You have the Word, as surely as that synagogue in Nazareth that day Jesus preached to them. You have the Word in your Baptism, God’s signature seal upon you that you are His and He is yours. You have the Word in the word of forgiveness, that absolving Word preached into your own ears, fulfilled in your hearing. You have the Word of Christ in His Supper, speaking to you, “My Body given for you; my Blood shed for you.” You have the Word in greater richness and abundance than any generation before in the history of God’s people. And it’s the singular evidence of our sinful condition and the old Adam in us that we value God’s Word so little; that we don’t flock to hear and receive, that we, like the Nazareth synagogue, would throw Jesus over a cliff rather than deal with His Word.
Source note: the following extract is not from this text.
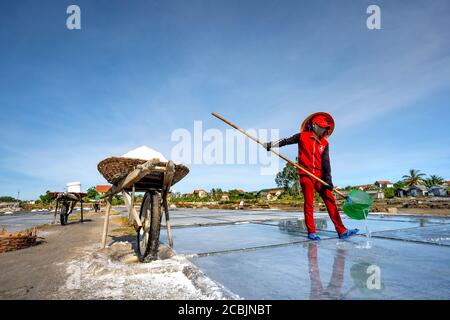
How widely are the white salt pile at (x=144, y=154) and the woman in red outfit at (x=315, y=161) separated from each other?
8.45ft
Faith comes by hearing the Word. Your faith comes by your hearing the Word of Jesus. And that Word is, here today for you, seeking its fulfillment in your hearing. By the Word of Jesus, you are forgiven. By the Word of Jesus, you are fed. By the Word of Jesus, your faith is created and sustained. By the Word of Jesus, you have freedom from sin, from death, from the devil, from the damning sentence of the Law. All in the Word of Jesus, delivered to you, which, today is fulfilled in your hearing and your believing.  Amen.
The peace of God, which surpasses all understanding, keep your hearts and minds in Christ Jesus.  Amen.